Cita sin cambios el pasaje del texto sobre los chiles en escabeche de mamá que empieza en "Los chiles en escabeche que" y termina en "siempre, me decía.".
━━ Texto dado ━━
Los chiles en escabeche que preparaba mamá

Los chiles en escabeche de la receta de mi madre son facilísimos de preparar, se preparan “como siempre” – así me decía ella cada vez que yo le preguntaba una receta. – Mami ¿cómo preparas el arroz a la mexicana? – Pues como siempre, me decía.
Mami ¿cómo preparas el bacalao a la vizcaína?, “¿cómo que no te acuerdas?” – así contestaba mi madre, así que se trataba de andar a las vivas y de espiarla muy de cerca para aprender sus recetas o mejor dicho, para robarselas.
Las visitas que hizo a Suecia fueron una gran oportunidad de “robo intelectual” y el cambio de ambiente le hacía bien, porque por iniciativa propia se sentaba y escribía recetas para “dejarlas para cuando yo ya no esté” me decía, así apuntaba y escribía de puño y letra, cada año con la letra más temblorosa y menos legible pero las escribía, a veces se saltaba algún ingrediente y otras le ponía de más y de su propia cosecha, así me hice de las recetas más selectas de la cocina de mi madre, de esa cocina que me toca reproducir, guardar y resguardar para heredar muy bien empaquetada a mis hijas sin importar la zona horaria ni la latitud en la que vivimos o en las que ellas decidan arraigar.
━━━
━━ Registros de datos ━━
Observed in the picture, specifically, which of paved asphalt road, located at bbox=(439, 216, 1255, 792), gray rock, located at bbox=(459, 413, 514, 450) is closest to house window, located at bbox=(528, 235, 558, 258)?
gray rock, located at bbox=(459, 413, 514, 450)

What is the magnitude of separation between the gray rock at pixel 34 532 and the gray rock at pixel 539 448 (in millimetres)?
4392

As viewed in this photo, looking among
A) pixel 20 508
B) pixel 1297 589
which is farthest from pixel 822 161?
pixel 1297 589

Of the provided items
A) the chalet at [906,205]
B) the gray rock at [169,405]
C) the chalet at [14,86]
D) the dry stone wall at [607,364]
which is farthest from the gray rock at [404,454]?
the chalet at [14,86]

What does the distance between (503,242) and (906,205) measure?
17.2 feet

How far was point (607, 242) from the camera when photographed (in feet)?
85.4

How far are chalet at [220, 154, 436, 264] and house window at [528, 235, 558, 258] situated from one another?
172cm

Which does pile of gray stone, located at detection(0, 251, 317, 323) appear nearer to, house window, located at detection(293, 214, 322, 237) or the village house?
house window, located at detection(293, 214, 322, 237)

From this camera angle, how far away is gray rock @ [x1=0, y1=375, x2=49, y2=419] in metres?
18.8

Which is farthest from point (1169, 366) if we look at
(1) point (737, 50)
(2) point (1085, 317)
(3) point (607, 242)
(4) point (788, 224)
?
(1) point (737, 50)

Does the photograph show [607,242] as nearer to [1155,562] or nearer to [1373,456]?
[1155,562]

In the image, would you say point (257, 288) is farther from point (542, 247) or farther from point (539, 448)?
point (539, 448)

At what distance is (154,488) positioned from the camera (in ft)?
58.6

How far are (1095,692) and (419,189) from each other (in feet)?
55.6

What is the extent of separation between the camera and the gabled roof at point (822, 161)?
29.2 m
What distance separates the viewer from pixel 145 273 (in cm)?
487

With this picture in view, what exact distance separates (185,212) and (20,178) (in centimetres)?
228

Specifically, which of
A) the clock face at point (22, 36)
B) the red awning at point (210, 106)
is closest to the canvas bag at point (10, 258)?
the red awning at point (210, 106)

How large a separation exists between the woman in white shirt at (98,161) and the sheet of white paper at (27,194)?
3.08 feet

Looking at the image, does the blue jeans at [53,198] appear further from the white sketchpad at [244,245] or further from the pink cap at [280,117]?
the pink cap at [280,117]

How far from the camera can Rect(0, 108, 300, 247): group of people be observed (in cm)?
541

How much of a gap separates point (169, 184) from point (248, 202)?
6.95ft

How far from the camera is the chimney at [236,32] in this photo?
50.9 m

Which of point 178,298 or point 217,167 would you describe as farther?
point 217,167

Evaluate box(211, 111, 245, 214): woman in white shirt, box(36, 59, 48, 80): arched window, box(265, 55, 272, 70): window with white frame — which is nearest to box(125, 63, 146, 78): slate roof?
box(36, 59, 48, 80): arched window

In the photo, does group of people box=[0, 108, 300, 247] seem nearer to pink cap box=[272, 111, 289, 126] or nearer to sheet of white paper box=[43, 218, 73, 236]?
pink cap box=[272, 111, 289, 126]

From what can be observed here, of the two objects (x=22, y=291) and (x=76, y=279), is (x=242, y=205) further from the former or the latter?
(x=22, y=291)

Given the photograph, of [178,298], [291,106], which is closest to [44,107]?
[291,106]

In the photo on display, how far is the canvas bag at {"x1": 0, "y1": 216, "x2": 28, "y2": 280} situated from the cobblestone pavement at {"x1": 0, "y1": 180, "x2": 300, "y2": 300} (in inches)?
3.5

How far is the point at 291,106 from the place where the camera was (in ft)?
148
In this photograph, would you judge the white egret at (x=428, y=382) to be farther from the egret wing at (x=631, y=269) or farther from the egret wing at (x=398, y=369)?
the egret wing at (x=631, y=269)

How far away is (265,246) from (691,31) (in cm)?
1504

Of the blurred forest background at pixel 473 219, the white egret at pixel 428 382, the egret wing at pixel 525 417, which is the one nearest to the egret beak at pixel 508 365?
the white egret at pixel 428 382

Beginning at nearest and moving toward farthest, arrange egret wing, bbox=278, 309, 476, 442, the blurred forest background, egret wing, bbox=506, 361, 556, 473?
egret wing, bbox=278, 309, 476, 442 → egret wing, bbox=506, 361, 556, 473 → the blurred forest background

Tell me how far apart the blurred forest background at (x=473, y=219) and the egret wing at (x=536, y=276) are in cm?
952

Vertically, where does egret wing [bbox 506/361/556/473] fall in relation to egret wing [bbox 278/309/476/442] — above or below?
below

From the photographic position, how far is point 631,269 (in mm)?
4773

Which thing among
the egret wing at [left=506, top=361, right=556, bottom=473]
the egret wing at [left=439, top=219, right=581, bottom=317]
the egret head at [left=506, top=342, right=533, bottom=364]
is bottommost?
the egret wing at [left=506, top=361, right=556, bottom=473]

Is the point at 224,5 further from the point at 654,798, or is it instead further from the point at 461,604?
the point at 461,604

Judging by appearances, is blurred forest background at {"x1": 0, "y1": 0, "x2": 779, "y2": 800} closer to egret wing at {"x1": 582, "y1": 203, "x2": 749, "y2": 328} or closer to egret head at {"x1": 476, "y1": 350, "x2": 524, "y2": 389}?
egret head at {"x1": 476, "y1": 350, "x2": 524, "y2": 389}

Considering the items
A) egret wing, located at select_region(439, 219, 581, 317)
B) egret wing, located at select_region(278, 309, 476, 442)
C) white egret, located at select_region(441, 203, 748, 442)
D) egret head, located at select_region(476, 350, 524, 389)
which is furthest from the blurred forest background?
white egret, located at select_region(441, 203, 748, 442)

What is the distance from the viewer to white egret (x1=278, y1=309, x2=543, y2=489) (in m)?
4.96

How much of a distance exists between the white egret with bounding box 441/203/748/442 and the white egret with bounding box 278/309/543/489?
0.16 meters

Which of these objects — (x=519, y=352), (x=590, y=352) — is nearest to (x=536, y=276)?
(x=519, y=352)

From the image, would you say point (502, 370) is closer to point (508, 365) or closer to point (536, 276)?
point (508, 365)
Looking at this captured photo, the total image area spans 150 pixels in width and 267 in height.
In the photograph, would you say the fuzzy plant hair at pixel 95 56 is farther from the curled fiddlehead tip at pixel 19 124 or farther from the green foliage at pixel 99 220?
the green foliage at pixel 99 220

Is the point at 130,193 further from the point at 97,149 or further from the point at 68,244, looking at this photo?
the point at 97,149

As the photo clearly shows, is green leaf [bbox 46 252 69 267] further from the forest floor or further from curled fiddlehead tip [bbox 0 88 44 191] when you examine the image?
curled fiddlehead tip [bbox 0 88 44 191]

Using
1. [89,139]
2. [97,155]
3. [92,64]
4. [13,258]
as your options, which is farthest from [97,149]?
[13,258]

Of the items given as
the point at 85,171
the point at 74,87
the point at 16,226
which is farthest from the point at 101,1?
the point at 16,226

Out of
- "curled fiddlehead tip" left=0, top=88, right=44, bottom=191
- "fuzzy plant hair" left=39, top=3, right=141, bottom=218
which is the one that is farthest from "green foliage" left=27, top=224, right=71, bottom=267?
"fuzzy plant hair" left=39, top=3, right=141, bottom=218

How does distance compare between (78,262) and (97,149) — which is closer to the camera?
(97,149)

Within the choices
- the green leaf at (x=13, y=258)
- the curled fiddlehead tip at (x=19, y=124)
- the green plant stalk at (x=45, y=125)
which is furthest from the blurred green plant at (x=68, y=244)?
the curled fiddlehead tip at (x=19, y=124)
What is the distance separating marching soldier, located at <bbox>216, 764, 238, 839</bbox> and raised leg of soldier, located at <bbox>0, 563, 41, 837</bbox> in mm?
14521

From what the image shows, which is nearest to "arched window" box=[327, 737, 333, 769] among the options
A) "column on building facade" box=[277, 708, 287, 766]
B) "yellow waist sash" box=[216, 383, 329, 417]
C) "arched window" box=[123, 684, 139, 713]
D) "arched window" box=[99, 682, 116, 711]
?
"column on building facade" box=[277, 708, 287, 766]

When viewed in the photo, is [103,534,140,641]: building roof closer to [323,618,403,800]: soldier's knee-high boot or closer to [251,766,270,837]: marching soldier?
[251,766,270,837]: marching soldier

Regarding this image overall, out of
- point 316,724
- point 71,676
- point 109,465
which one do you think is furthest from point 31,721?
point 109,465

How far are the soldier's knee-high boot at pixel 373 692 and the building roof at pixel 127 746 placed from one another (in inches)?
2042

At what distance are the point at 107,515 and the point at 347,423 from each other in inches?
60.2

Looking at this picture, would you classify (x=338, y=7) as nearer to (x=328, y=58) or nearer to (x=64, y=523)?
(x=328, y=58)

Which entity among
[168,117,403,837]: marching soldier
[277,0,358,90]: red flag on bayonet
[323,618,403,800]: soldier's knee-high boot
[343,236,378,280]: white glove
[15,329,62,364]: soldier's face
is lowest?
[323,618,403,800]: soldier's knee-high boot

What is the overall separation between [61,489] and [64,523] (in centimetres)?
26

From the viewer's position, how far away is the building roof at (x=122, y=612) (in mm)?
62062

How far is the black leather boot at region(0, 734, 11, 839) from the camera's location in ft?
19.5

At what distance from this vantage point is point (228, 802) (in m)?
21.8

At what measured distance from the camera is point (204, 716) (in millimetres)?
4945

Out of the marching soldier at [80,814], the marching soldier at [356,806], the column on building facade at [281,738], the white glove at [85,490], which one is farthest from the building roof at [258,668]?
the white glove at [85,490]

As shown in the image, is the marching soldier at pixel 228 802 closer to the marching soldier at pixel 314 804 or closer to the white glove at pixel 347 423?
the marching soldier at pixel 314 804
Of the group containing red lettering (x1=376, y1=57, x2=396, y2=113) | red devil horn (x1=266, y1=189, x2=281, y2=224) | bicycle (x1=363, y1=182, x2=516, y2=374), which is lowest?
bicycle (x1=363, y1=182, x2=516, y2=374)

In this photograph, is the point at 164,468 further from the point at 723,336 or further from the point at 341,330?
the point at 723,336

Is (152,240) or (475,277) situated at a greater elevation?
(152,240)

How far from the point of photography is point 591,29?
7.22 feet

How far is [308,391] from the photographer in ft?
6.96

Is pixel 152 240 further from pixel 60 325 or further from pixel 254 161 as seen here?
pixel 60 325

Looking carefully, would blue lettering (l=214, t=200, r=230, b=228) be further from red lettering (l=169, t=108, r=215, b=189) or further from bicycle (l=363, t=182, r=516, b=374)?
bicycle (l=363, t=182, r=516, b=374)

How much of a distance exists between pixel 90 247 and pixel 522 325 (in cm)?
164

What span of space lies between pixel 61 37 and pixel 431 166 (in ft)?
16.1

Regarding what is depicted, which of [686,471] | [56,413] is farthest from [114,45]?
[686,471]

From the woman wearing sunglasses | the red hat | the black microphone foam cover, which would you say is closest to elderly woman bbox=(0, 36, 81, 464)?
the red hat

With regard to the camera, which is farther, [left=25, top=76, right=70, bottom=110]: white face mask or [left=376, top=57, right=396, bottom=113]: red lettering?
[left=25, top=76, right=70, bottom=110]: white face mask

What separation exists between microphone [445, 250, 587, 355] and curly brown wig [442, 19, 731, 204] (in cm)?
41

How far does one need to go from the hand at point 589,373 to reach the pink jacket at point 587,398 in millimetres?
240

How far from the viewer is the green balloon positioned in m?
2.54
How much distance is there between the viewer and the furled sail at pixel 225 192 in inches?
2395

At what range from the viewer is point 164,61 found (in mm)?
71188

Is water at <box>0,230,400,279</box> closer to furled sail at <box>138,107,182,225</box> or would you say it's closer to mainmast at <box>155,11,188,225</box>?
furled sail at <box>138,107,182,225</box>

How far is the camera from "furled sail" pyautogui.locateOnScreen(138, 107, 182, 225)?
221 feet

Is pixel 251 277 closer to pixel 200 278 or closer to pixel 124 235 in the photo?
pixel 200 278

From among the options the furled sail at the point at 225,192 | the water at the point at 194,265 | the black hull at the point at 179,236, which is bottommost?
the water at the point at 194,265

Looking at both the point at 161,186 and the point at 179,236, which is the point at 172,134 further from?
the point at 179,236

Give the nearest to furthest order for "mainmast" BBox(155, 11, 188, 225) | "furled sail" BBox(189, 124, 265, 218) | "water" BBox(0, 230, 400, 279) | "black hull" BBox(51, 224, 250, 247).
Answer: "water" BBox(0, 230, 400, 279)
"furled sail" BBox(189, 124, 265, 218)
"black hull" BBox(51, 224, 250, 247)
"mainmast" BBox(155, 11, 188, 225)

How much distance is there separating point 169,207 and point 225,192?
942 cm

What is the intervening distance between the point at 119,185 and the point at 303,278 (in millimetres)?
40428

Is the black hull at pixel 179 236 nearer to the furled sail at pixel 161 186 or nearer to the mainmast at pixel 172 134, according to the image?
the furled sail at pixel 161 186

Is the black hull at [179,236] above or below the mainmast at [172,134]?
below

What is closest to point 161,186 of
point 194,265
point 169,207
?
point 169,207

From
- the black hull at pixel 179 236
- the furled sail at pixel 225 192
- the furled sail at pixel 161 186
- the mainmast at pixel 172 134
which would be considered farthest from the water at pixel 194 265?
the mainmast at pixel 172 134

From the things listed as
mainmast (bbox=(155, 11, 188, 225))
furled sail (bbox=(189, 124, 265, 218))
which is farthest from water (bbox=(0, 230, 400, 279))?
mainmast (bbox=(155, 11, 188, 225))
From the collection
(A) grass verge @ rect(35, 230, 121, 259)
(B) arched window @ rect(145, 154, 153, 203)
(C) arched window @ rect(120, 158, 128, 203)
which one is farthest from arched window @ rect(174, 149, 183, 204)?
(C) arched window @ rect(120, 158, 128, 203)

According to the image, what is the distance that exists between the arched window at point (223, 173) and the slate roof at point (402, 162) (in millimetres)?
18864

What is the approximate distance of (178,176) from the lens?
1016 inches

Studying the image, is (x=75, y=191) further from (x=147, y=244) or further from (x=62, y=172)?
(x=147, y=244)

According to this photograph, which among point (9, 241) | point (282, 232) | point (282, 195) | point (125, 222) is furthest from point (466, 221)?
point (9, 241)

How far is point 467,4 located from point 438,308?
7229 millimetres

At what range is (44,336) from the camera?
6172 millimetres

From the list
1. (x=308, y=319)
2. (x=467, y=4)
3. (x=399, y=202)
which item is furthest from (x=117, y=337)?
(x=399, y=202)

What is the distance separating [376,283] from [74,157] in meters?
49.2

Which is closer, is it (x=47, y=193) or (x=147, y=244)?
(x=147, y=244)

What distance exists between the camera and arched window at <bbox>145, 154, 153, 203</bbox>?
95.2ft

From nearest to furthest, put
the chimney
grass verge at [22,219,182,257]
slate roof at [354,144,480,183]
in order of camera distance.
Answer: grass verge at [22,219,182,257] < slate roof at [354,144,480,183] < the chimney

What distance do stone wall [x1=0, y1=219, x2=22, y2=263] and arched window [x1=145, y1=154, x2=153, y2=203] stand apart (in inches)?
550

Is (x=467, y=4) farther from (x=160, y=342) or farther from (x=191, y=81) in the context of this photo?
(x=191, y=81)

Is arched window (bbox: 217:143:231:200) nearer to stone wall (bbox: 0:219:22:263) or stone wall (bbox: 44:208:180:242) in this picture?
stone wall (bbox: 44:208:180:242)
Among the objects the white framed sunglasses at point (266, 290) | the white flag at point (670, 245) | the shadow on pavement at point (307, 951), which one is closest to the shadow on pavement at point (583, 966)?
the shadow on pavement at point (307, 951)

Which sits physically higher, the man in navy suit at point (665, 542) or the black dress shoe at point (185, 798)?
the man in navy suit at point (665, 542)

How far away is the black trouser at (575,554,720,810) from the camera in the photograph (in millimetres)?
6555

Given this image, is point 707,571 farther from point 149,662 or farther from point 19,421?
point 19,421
━━━
- Respuesta resuelta -
Los chiles en escabeche que preparaba mamá

Los chiles en escabeche de la receta de mi madre son facilísimos de preparar, se preparan “como siempre” – así me decía ella cada vez que yo le preguntaba una receta. – Mami ¿cómo preparas el arroz a la mexicana? – Pues como siempre, me decía.